The 10 Most Philosophical Animated Movies of All Time
There is a common perception that animated films are made strictly for children, and while this belief can be understood, the medium of animation provides a sense of freedom that live-action films can’t.
Often times, animators use this to their advantage and tackle the provocative and existential questions that may be difficult to tackle in a live-action film. Today we look at ten of those films.
10. Ghost in the Shell (1995, Mamoru Oshii)
Best known as the inspiration for the smash-hit “The Matrix”, “Ghost in the Shell” takes place in a technologically advanced future where cybernetic police officer Motoko Kusanagi is tasked with apprehending a hacker known only by the alias Puppet Master, only to be drawn into a cover-up of the Puppet Master’s identity.
The film deals with identity in a world far too technically advanced for its own good and also asks what it truly means to be human (taking influence from the works of Philip K. Dick). If a robot acted human, would it really be one?
The film’s themes of humanity and identity has been the subject of much critical analysis and was particularly praised along with its visuals and cyberpunk atmosphere, which continues to influence many Hollywood film makers to this day.
9. Watership Down (1978, Martin Rosen)
Based on Richard Adams’ classic adventure novel, “Watership Down” stars John Hurt and Richard Briers as the leaders of a group of rabbits escaping from their doomed warren encountering many perils along the way.

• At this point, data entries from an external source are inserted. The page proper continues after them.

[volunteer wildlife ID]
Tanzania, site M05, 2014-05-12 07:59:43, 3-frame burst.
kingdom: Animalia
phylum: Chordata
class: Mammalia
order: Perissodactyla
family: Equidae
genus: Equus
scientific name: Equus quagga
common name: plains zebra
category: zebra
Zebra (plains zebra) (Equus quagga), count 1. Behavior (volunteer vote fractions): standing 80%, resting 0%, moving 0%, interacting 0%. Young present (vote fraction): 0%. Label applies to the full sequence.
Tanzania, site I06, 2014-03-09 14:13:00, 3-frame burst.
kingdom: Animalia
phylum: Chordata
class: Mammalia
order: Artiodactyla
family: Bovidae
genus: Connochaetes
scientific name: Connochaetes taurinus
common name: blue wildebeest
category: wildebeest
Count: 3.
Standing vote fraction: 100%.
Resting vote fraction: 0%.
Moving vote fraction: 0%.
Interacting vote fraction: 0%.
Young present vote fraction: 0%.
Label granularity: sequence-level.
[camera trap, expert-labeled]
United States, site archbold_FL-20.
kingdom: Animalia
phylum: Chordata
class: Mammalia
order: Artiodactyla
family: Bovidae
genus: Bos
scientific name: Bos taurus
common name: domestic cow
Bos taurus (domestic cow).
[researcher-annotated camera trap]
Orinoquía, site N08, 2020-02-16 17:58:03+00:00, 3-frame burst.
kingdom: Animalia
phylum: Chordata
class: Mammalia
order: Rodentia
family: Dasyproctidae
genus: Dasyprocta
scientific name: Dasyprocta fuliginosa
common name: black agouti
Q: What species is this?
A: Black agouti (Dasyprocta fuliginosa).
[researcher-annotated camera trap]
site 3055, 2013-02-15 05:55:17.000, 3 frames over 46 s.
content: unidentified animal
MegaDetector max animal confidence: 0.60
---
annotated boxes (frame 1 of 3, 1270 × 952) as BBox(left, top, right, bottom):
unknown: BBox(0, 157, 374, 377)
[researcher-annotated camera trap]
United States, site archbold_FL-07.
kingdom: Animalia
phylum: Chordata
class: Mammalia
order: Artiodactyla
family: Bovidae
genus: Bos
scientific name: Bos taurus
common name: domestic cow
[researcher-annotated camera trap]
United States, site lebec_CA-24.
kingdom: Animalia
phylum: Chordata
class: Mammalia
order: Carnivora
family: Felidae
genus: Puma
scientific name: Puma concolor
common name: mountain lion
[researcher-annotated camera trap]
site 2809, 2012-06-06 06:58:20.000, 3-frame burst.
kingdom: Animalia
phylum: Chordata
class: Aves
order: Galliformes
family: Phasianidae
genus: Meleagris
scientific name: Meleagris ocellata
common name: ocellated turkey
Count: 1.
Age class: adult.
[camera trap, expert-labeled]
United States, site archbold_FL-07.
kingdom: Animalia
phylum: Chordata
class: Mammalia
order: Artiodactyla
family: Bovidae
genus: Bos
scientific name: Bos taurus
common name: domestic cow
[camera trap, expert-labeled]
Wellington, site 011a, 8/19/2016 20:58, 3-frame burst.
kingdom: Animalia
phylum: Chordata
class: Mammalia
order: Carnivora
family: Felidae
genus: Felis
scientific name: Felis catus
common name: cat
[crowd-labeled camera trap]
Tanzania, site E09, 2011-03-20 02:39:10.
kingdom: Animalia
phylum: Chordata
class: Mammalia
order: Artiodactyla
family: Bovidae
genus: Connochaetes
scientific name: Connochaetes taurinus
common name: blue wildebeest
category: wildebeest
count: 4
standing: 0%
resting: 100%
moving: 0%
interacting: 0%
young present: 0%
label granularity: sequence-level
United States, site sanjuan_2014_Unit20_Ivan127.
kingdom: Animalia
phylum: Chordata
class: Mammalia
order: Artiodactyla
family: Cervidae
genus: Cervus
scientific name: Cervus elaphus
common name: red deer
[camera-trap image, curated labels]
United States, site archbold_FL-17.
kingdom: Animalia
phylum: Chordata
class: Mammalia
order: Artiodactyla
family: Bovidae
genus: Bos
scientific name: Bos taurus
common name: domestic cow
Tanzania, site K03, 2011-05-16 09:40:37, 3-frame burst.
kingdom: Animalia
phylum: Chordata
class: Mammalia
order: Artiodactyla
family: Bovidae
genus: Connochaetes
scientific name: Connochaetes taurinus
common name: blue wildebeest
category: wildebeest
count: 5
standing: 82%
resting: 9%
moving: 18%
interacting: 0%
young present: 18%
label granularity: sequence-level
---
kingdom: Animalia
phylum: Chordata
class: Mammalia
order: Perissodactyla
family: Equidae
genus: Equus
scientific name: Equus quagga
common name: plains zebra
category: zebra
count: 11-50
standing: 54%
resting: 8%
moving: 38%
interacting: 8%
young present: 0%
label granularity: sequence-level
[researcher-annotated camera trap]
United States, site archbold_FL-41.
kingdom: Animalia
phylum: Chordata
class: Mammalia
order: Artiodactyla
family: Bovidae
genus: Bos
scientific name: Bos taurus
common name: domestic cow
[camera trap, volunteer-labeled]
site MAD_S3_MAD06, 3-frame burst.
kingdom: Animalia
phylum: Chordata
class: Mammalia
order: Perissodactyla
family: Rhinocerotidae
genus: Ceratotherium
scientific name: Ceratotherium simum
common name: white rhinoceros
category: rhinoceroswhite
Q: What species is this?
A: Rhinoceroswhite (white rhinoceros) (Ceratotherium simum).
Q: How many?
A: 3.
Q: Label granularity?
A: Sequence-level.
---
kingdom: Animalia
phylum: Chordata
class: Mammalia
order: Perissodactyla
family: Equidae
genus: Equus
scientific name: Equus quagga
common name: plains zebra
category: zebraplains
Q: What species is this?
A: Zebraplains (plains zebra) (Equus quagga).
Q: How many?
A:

The film is an allegory for leadership and the dangers of totalitarian society drawing heavily from Homer’s Odyssey. The film opens with a creationist story that contains many elements symbolic of the world’s religions. The film’s mythology states that the world was created by Frith (obviously representative of God).
After an unappreciative prince refuses to control his people, Frith angrily creates the predators of the universe to prey upon his people, however after believing the prince has learned his lesson, gifts his people with the ability of speed and cunning, to outwit and outsmart the predators.
The film is beautifully animated and faithfully captures the dark tone of the novel.
8. Inside Out (2015, Pete Docter)
“Inside Out” is set in the mind of Riley, an 11-year-old girl, where her personified emotions-Joy (Amy Poehler), Sadness (Phyllis Smith), Anger (a perfectly cast Lewis Black), Fear (Bill Hader) and Disgust (Mindy Kaling)-help her navigate through a move to San Francisco and adjust to her surroundings.
The film, heavily inspired by director Pete Docter’s own childhood anxiety, deals with our emotions and how they affect us. During the making of the film, the producers consulted many psychologists who helped them achieve accuracy with its representation of emotions.
The film gained much acclaim for its highly creative premise, expressive performances and packing enough emotional depth to engage adults while being cute and colorful enough to entertain the youngest viewers. The film’s acclaim earned it many accolades, including an Oscar and Golden Globe for Best Animated Feature.
7. Felidae (1994, Michael Schaack)
Based on Akif Pirinçci’s novel of the same name, “Felidae” is about an intelligent cat named Francis (Ulrich Tukur), the new cat in town who, after discovering a cat’s mutilated body, sets off on to find the culprit, alongside Bluebeard, a foul-mouthed and disfigured cat (Mario Adorf). Together they uncover a conspiracy involving an elderly cat (Academy Award nominee Klaus Maria Brandauer) and a suicidal cult.
“Felidae”, while primarily being a tribute to film-noir films and hardboiled detective novels, tackles many ethical and philosophical issues such as the differences between moral acts and immoral acts, the dangers of organized religion and mankind’s relationship with animals.
Though sometimes the plot is too complex for its own good, “Felidae” is an intelligent and thoughtful social commentary that lovingly pays tribute to the film-noir genre.
6. Paprika (2006, Satoshi Kon)
The final film of the late Satoshi Kon takes place in the near-future where the DC mini, a device that allows therapists to see their patient’s dreams, is invented. Doctor Chiba uses this device outside her office illegally under the guise of Paprika, a younger persona which she assumes in the dream world.
Later, Chiba learns that the DC mini is unfinished, access restrictions have not been made, which allows anybody to enter any other person’s dream, which poses a threat when its stolen. Eventually, dreams and reality begin to merge and only Paprika can stop it.
The film’s overarching theme is the difference between dreams and reality. Can our dreams affect our waking life? Does escapism help or harm us?
Whether your fan of Japanese animation or not, “Paprika” is a stunning, dreamlike spectacle that can’t be missed.